The adoption of the further beneficial effects is as follows: the isocratic elution ensures that the gallic acid with small molecular weight flows out firstly to obtain effective enrichment, can improve the separation efficiency of target compounds and simultaneously remove impurities.
Further, in the step 3, the temperature reduction crystallization refers to standing for 12 hours at room temperature of 16-30 ℃.
The adoption of the further beneficial effects is as follows: the crystallization speed is proper in the temperature range, the crystallization yield is high, and the product purity is high.
Further, in the step 3, the drying means that the drying is carried out at the temperature of 60-70 ℃ and the vacuum degree of-0.04-0.06 MPa, and the drying is carried out in vacuum until the weight loss is less than or equal to 1 percent.
The adoption of the further beneficial effects is as follows: the product is light in color while the dryness of the product is ensured.
Further, in the step 3, the mass percentage of the gallic acid in the high-content gallic acid is more than or equal to 95%.
The adoption of the further beneficial effects is as follows: in the prior art, the mass percentage of the gallic acid is less than or equal to 91 percent.
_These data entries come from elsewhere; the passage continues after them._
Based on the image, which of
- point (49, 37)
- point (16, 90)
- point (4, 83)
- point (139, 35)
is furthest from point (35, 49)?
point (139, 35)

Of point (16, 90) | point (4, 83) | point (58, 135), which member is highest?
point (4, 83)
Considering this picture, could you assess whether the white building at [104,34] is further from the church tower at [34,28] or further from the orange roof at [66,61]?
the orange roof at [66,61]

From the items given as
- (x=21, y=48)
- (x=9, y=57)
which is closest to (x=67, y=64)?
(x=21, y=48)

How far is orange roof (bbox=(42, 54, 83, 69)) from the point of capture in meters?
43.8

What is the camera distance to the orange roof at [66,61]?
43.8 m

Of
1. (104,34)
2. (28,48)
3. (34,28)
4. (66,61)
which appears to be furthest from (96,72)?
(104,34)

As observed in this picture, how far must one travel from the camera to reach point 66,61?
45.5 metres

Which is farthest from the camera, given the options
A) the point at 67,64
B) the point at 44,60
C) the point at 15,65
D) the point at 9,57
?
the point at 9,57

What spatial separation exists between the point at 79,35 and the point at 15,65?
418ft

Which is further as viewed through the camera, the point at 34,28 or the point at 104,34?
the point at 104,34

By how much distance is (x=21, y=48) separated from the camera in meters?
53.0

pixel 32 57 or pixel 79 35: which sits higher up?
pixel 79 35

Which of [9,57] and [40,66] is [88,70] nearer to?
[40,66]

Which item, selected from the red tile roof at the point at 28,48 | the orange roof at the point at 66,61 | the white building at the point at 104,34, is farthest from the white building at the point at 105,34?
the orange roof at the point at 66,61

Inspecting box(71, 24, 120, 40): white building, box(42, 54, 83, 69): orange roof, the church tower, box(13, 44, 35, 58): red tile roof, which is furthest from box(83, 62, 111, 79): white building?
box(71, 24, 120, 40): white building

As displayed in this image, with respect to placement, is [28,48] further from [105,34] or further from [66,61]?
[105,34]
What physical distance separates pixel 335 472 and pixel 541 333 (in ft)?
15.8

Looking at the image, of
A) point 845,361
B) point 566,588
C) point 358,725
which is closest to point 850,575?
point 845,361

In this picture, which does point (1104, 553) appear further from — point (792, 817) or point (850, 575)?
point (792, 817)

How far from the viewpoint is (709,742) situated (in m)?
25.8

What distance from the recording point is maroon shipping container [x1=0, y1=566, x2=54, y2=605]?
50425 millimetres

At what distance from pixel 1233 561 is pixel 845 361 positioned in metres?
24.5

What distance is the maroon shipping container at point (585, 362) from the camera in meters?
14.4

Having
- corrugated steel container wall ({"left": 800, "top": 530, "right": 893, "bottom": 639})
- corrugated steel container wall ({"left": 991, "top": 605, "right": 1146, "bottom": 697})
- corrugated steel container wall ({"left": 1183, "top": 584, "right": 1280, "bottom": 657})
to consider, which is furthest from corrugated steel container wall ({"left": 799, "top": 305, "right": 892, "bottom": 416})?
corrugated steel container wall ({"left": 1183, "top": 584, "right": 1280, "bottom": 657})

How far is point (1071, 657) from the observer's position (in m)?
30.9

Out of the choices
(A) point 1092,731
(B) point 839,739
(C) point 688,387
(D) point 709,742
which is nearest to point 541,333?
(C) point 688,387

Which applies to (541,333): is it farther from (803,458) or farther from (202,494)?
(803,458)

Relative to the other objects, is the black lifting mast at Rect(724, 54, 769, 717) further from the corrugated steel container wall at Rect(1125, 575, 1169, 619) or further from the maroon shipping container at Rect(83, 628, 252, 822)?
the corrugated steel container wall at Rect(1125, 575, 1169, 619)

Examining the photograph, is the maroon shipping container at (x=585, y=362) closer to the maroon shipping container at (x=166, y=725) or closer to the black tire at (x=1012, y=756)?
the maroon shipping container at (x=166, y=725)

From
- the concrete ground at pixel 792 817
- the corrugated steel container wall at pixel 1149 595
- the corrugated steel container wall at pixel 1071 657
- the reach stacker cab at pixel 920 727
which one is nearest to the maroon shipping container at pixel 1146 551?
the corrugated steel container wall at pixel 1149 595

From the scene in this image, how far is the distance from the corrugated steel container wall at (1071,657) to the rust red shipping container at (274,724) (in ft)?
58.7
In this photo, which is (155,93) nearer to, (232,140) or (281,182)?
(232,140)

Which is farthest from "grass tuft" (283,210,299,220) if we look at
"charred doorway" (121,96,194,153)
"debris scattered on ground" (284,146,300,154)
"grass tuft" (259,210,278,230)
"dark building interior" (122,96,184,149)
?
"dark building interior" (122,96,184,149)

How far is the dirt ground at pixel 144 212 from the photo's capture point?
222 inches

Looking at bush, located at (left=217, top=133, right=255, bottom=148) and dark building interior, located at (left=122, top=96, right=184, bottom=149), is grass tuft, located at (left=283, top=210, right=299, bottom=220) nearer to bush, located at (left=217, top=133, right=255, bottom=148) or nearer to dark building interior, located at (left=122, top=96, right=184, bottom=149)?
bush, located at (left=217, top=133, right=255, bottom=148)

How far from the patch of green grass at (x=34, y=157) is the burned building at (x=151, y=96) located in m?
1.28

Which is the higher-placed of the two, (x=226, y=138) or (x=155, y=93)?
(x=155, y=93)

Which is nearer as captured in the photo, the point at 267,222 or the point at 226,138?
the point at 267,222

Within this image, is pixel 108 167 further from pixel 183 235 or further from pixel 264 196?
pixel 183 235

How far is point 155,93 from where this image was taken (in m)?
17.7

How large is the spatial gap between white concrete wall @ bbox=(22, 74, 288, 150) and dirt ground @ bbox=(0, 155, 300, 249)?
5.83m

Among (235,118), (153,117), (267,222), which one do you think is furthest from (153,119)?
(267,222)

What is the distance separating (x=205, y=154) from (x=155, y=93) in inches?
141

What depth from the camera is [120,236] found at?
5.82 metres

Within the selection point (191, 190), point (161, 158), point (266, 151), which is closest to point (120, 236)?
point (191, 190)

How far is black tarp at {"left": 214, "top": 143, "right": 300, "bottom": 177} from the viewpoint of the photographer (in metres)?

By adopting the method, the mass percentage of the gallic acid is more than or equal to 95 percent. Therefore, the invention can obviously improve the content of the gallic acid.
The second purpose of the invention is to provide a high-content gallic acid.
The technical scheme for solving the technical problems is as follows: a high content gallic acid is obtained by the above preparation method.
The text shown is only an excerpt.